Nella formulazione dell' ordine di priorità , si terrà conto,
nell' ambito delle disponibilità di bilancio e per quanto compatibile
con gli indirizzi della programmazione regionale, delle opportunità espresse
formalmente dai Comuni, dalle Province, dai Comprensori e dalle Comunità
Montane in merito alla realizzazione di una corretta pianificazione del proprio
territorio, con particolare riferimento alle esigenze relative all' assolvimento
degli obblighi derivanti dalle vigenti leggi, nonchè degli eventuali
impegni di compartecipazione volontaria alla spesa della restituzione cartografica
che gli Enti sopraindicati ritengano di poter assumere.
ARTICOLO 3
Gli Enti di cui al precedente articolo trasmettono alla Regione la deliberazione
con la quale vengono manifestate le proprie esigenze in ordine alla realizzazione
della cartografia e viene eventualmente assunto l' impegno a sostenere le spese
relative alla restituzione cartografica.
In tale ipotesi i rapporti con gli Enti di cui al precedente articolo sono regolati
da apposite convenzioni approvate con deliberazione della Giunta regionale.
ARTICOLO 4
L' aggiudicazione alle imprese dei lotti territoriali individuati secondo il
programma e le priorità di cui al precedente articolo 2 si svolgerà
a cura della Giunta regionale secondo le procedure previste dalla legislazione
vigente in materia di lavori pubblici.
Il relativo capitolato speciale d' appalto è approvato, sentita la competente
Commissione consiliare, dalla Giunta regionale entro 4 mesi dall' entrata in
vigore della presente legge.
La Giunta regionale può avvalersi di consulenze specializzate per gli
studi preparatori, i controlli, i collaudi e le altre necessità inerenti
alla formazione della carta tecnica regionale.
ARTICOLO 5
I Comuni, le Province, i Comprensori, le Comunità Montane, gli Istituti
Universitari e di ricerca, nonchè altri Enti pubblici possono richiedere
a fini di studio l' uso temporaneo o la cessione delle fotocopie su carta dei
fotogrammi risultanti dalle riprese aerofotogrammetriche.
La Regione accoglie le richieste degli Enti suddetti nel rispetto delle norme
di cui al regio decreto 22 luglio 1939, n. 1732, e compatibilmente con le proprie
esigenze di utilizzazione delle fotocopie.
La concessione in uso temporaneo è gratuita, mentre la cessione definitiva
è onerosa.

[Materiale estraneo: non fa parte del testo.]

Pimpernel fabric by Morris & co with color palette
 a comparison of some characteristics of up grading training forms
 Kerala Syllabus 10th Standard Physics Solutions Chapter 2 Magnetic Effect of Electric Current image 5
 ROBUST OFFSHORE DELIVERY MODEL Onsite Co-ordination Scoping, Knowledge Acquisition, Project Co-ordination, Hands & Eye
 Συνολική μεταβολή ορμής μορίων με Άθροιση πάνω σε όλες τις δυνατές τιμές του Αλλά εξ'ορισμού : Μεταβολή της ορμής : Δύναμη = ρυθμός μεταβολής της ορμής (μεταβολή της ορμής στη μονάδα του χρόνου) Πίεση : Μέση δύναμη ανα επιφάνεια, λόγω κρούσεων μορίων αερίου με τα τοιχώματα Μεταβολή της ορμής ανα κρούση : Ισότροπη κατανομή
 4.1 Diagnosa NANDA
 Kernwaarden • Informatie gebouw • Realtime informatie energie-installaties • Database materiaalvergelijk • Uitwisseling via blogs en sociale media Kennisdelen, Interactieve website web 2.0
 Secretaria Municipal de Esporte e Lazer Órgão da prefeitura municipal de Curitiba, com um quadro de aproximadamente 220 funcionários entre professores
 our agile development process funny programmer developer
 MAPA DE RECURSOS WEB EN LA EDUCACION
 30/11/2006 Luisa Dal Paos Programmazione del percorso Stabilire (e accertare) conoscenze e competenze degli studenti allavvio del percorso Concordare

In ogni caso le condizioni sono regolate da apposita convenzione,
approvata con deliberazione della Giunta regionale, sulla base del disciplinare
di cui al comma successivo.
Con apposito disciplinare da emanarsi non oltre 6 mesi dall' entrata in vigore
della presente legge, da parte della Giunta regionale, sentita la competente
Commissione consiliare, saranno determinate le condizioni per la concessione
dell' uso temporaneo e la cessione delle copie dei fotogrammi agli Enti ed Istituti
di cui al primo comma.
Il disciplinare determinerà altresì , nel rispetto delle norme
di cui alla legge 2 febbraio 1960, n. 68, le condizioni per la cessione, a chiunque
ne faccia richiesta, dei fogli della carta tecnica regionale ed i relativi prezzi
a titolo di parziale rimborso degli oneri sostenuti dalla Regione, nonché
le modalità per la revisione degli stessi.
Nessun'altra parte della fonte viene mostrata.